Now there are some interesting cross-currents brewing on this front in the corporate world. Stakeholder capitalism is out in general circulation (a debate for a different day). But do partnerships kind of bend in that direction more naturally? Maybe that is what Judge Rifkind was really getting at in his statement of principles?
On a related note, it really does all come back to psychology, doesn’t it? And psychological change at an individual level is probably one of the most difficult things to accomplish in this world. I’m not sure law firms really have the tools to do it.

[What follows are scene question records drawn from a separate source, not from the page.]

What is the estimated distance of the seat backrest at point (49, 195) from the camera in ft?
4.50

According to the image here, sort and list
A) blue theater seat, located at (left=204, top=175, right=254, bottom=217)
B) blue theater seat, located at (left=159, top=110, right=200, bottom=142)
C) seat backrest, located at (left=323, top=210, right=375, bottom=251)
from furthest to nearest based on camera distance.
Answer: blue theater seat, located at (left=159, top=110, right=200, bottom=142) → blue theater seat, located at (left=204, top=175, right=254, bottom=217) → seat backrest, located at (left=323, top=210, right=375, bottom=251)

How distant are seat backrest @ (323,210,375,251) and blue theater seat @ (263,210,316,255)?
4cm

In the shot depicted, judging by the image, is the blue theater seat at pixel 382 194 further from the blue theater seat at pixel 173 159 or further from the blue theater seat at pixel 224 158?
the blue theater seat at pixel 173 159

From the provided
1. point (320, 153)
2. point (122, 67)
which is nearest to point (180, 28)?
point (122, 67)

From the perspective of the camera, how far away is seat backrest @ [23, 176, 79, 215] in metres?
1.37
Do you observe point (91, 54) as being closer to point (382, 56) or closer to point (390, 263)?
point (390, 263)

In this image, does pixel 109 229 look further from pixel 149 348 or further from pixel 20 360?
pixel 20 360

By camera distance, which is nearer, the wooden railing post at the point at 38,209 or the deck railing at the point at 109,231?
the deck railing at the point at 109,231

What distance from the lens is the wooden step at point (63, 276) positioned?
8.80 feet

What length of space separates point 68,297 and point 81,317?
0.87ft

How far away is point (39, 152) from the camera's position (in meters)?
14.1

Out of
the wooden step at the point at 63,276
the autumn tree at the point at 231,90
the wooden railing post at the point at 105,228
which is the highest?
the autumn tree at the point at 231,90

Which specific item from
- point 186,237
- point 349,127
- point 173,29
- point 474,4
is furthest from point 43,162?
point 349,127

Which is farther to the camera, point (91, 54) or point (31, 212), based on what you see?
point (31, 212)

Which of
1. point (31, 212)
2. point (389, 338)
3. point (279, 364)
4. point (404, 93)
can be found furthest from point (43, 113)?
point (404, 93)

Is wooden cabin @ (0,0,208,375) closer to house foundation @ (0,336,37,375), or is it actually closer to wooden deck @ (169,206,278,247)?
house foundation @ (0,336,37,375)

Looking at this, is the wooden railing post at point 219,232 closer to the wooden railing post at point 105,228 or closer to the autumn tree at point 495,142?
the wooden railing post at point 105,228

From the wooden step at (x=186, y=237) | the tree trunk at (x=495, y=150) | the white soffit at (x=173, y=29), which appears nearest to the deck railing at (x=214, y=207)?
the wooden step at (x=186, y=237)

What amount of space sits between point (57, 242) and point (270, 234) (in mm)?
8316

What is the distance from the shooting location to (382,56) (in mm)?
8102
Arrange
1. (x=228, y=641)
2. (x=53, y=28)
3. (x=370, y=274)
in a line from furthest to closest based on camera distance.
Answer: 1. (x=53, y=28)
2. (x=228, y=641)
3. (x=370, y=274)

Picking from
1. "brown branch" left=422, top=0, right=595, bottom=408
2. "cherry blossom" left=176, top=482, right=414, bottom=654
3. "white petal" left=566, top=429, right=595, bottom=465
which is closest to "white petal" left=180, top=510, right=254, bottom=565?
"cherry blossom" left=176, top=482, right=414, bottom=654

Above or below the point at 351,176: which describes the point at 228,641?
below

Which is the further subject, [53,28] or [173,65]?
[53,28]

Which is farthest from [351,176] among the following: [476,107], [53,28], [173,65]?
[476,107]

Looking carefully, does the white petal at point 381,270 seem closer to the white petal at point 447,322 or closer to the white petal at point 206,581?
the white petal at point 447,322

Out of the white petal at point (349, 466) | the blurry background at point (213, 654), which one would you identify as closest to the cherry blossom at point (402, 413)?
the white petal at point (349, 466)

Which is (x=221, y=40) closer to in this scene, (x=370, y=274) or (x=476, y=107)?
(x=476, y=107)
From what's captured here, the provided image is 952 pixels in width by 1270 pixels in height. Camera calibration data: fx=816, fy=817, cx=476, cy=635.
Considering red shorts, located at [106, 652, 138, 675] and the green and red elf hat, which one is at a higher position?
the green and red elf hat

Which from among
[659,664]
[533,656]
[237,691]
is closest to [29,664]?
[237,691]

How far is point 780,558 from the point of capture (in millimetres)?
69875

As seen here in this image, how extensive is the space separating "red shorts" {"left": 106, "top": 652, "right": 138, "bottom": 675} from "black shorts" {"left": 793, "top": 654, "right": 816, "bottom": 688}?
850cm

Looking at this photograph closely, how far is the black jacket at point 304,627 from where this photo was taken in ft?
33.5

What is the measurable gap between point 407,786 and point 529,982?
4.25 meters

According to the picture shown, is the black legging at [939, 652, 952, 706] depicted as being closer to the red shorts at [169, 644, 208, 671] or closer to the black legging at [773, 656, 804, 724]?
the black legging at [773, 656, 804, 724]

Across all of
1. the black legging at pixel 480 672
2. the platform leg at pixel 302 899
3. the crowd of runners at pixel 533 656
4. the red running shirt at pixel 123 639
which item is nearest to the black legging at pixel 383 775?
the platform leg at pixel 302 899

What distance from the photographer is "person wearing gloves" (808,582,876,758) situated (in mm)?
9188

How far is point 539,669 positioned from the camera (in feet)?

Partnerships originated 700 years ago as agreements under which the partners, as you point out and Judge Rifkind alluded to, pooled their talents and energy in a common enterprise in the hope of making a profit to share. Not “compensation,” but profit. I’ve sometimes thought that a firm that has a “Compensation Committee” to determine the shares of its owners has missed the point, or is training its owners to think of themselves not as members of a common venture but as compensated (well-compensated, usually) employees who for tax reasons get a K-1 each year instead of a W-2. The result is that those “partners,” as you mention, think of themselves as owners when they want to exercise rights and as employees when they want to avoid responsibilities. They conflate their relationship inter se as owners of a business with their employer-employee relationship with the business itself.
I designed my current micro-firm as a corporation specifically to be able to separate the compensation of employees from the profits of owners. I did that even though for the first several years I was the only shareholder. Could a megafirm do the same? Perhaps, though the firm would have to retrain its current owners in a new model.